Free Press sports writers Dave Birkett and Carlos Monarrez preview the Lions’ game against the Bills. Recorded Dec. 13, 2018.
Carlos Monarrez and Dave Birkett, Detroit Free Press
Even with budding star running back Kerryon Johnson sidelined with an injury, the Detroit Lions’ run game hasn’t missed a step.
The Lions have rushed for more than 100 yards in each of their past three games. It’s one of the best three-game rushing performances of the season for the Lions.
And yet, it’s hard to fathom. Johnson was averaging 5.4 yards per carry and broke the century mark twice on his own when he went down with a sprained left knee Nov. 18 against the Carolina Panthers.
The next week, LeGarrette Blount ran for 88 of the Lions’ 111 rushing yards against the Chicago Bears.
The week after that, Blount had 61 of the Lions’ 102 rushing yards against the Los Angeles Rams.

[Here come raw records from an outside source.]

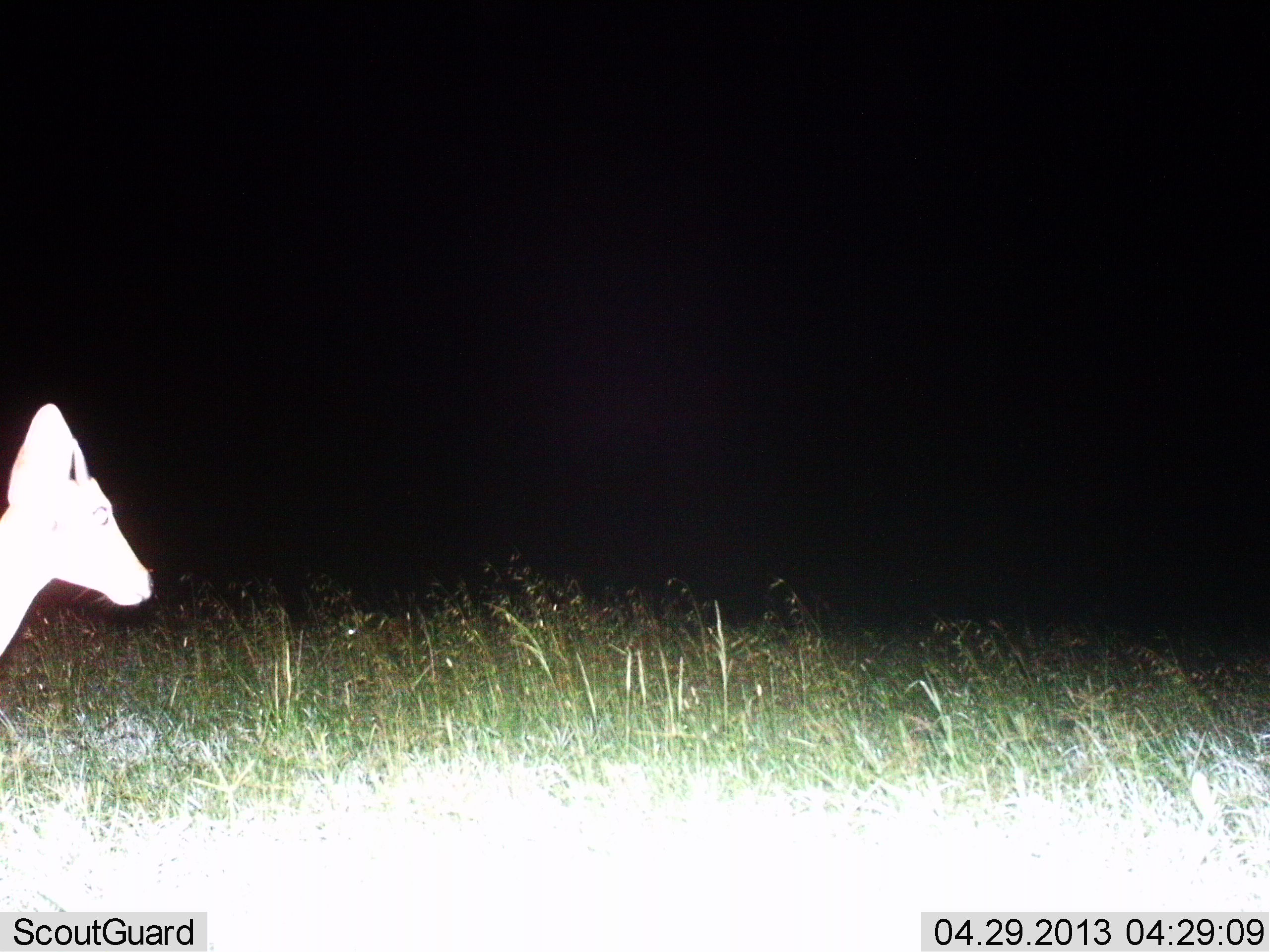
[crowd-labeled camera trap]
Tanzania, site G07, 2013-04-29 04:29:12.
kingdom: Animalia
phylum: Chordata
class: Mammalia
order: Artiodactyla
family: Bovidae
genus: Madoqua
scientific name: Madoqua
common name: dikdik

Last week, it was the unlikely contribution of Zach Zenner. He was key in an inspired fourth-quarter drive and ran for 54 of the Lions’ 122 yards against the Arizona Cardinals.
The metaphor of cooking with cold grease was recently invoked when Blount spoke of the need for running backs to get carries in order to find their rhythm. But Zenner’s lack of carries was even greater; he was out of football for nearly two months until the Lions signed him Nov. 6.
“He cookin’ with the air fryer,” Blount said Thursday.
Blount. Zenner. How has the Lions’ run game inexplicably continued to churn?
“There really ain’t no secret,” Blount said. “We’ve just been executing better and better as the year’s gone on. Better blocking, better running, better decision-making, breaking more tackles. It’s a series of things that have contributed to it.”
In a way, the Lions have had little choice. With injuries and the Golden Tate trade limiting their offensive arsenal, the Lions have had to rely on the run game despite its ineffectiveness in the past.
“It’s a team game, it’s complementary,” Blount said. “In order for you to be successful on offense, you’ve got to run the ball well. You’ve got to throw the ball well and you’ve got to block well.
“Any offensive player would come in here and say they want an offensive explosion. But realistically that rarely happens. You’re not going to see a lot of games where guys are passing for 400, 500 yards. You’re not going to see a lot of game where guys are rushing for 238 yards on less than 20 carries with four touchdowns. You’re not going to see things like that happen often.”
Even the Tennessee Titans’ Derrick Henry — he of the 238 yards and four touchdowns — would probably admit his impressive showing last week against the Jacksonville Jaguars’ lifeless defense isn’t likely to happen again any time soon. Like the Titans and every other team, the Lions can’t hope for an offensive anomaly to save them. They have to deal with the reality of who’s available.
“It may not always be a ton of points and a ton of yards,” offensive coordinator Jim Bob Cooter said. “We’d love to move the ball every drive and score points every drive, but we’re going to find a way to win that game.
“That’s the goal of our staff, that’s the goal of our offense. How can we work together with our defense, with our special teams to get the win, to walk out of there with the win? If it’s pretty, if it’s ugly, we’ll take the win. They all count the same.”
The Lions’ 17-3 was roundly criticized as boring football — though that matters little to the Lions. And they could be in for more of the same this wek, with quarterback Matthew Stafford dealing with a back injury and the Lions visiting the Buffalo Bills’ top-ranked defense Sunday.
“I haven’t really saw that or heard that,” Blount said of the boring talk. “But we don’t really care about that. Whatever it takes for us to get the win, we don’t care if it’s a boring or exciting game to anyone else. It’s about winning to us, really.”